I will give my personal perspective (not from the lecture) of how we got to this place. It is western culture in a nutshell.  

The Greeks looked into the night sky 3000 years ago and had wonder.  They looked at events of nature and  needed a script to explain. They created the myths and stories around their gods. Their gods were small, somewhat like our Marvel super heroes.

 Pythagoras was born in 570 BC. He was smart but had a gift. He may have been a savant. He saw mathematical patterns everywhere.  The patterns were larger than the Greek gods . . . suggesting that something was bigger than what we see here. This created a problem.

Aristotle born in 384 BC focused on reason and believed that truth came through collecting information through our senses (empiricism) and then using logic to find pure truth.  He believed that perfect truth could be found this way every time.

Plato, originally a student of Aristotle, born in 428 or 427 BC didn’t like Aristotle’s approach to truth. He travelled and studied in a school set up by the disciples of Pythagoras in Sicily. There Plato expanded Pythagoras’ ideas that there was another, more real, realm than we have here, one in the ether. In the ether all things are real verses here, where everything is a mirage or shadow.

Many of the early church followers, leaders and fathers adopted Plato’s ideas because they seemed so similar to the Christian ideas (but was not). Western civilization lived through the Dark Ages as the result of adopting Platonic-Christian metaphysical perspective.

People became starved for knowledge and reason.  South of the Alps, via the Medici family, a new Platonic philosophy was introduced, where human experience or emotion was the other “ether” not the Christian heavenlies. This was the Renaissance and humanism.

North of the Alps, via the influence of the Moors in Spain, Aristotelian logic was reintroduced and taken to the extreme form with the announcement by Descartes (1596) that "Cogito ergo sum."  Meaning, that if my senses can’t perceive it, then it is not real so the only thing I can know for sure is that I exist.

This type of distorted Aristotelian rason led to an extreme empiricism (if you can’t perceive it via your senses it is not real) that had great hopes of optimism (logical positivism). That optimism was dashed in the blood bath of the American Civil War, trenches of WWI where reason created weapons of horrible suffering.  In WWII reason also created the bomb and more catastrophic destruction.  Nazism was the last great social experiment in a pure scientific, logical society (the weak extinguished for the sake of the race).  The passions and morality of humanity could not be factored because they are unseen and thus not real. 

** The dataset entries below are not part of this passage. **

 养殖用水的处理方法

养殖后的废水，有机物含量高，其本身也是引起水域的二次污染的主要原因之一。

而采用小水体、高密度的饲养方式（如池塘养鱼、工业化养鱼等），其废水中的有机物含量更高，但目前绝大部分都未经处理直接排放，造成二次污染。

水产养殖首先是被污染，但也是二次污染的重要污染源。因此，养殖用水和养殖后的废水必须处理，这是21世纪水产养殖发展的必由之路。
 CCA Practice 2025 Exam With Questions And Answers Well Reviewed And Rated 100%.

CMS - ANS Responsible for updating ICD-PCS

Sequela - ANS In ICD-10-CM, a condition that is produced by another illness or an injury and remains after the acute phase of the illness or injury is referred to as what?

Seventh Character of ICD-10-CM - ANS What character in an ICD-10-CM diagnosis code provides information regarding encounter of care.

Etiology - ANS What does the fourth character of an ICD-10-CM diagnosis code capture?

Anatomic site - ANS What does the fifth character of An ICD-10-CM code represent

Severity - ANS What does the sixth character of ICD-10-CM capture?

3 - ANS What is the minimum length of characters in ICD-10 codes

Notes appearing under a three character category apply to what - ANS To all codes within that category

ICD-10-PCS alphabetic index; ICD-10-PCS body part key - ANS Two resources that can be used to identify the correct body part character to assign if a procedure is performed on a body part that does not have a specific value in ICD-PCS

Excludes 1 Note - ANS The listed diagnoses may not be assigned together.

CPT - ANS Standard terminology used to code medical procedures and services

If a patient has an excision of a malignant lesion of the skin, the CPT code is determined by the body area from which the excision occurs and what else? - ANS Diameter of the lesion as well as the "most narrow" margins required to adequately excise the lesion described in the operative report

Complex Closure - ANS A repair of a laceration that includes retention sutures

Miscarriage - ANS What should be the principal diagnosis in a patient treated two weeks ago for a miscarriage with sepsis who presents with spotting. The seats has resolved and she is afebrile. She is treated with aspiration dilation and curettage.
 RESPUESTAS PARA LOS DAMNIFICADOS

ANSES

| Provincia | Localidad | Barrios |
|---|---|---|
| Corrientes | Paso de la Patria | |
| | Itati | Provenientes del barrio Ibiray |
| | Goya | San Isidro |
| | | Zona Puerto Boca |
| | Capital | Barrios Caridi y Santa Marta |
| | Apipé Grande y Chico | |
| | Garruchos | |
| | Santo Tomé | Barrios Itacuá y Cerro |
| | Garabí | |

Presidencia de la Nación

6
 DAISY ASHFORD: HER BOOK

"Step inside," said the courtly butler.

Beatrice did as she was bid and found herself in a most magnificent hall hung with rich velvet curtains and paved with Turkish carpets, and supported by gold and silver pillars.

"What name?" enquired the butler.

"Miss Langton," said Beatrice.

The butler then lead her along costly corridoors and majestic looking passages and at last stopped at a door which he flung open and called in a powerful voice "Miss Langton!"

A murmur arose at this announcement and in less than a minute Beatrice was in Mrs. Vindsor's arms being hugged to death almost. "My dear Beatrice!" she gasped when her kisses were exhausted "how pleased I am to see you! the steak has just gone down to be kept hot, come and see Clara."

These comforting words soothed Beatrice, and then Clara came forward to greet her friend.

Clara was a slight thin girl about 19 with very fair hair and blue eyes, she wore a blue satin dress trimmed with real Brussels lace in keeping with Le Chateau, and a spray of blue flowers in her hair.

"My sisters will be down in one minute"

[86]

The despondency after these events didn’t lead to a more healthy rationalism, but rationalism being abandoned totally.

Now we live in an age of emotion.  Truth comes to us by feeling.  Christians have adopted the secular society’s views, as they always do.  Now to know God, you must only know Him through your emotions (re-labeled as “spiritual” to make Christians feel more comfortable and hide the fact that they are speaking in truly secular terms).


This is the age of doubt because no one trust reason anymore.  Emotions are wet tissue paper for the support of truth. All truth is now supported by wet tissue paper and doubt abounds, although emotionally suppressed.